The coronavirus outbreak (COVID-19) is continuing to send shockwaves throughout the financial markets. The New York Stock Exchange (NYSE) announced on Wednesday that it will be closing its trading floor starting on March 23 due to virus concerns.
The move follows news that two people who were close to the trading floors had tested positive for COVID-19. NYSE stated that the decision to move to all-electronic trading was made to ensure the health of the communities where it operates in New York and San Francisco.
“The decision to temporarily close the trading floors represents a precautionary step to protect the health and well-being of employees and the floor community in response to COVID-19,” the organization wrote in a press release.
Markets will remain open
While canceling trading floor activity is a big step for the stock exchange, NYSE president Stacey Cunningham reiterated that the decision to move to all-electronic trading is the right decision for companies and investors.

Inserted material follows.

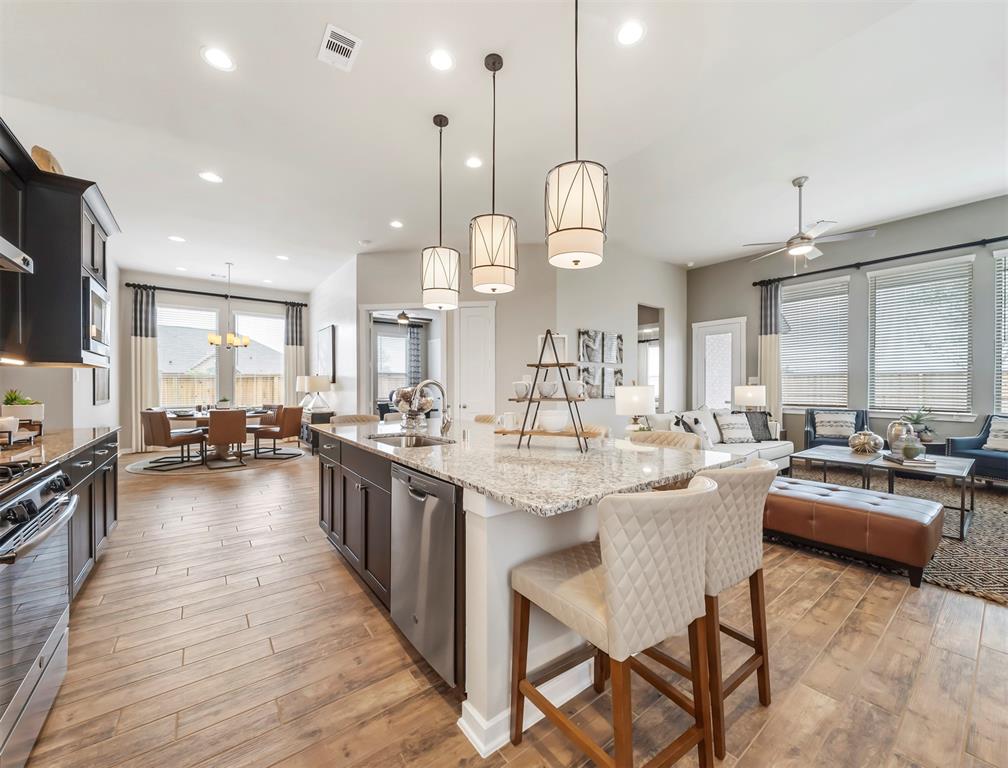 a large kitchen with lots of counter space a sink appliances and living room view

“NYSE’s trading floors provide unique value to issuers and investors, but our markets are fully capable of operating in an all-electronic fashion to serve all participants, and we will proceed in that manner until we can re-open our trading floors to our members,” she said.
“While we are taking the precautionary step of closing the trading floors, we continue to firmly believe the markets should remain open and accessible to investors. All NYSE markets will continue to operate under normal trading hours despite the closure of the trading floors.”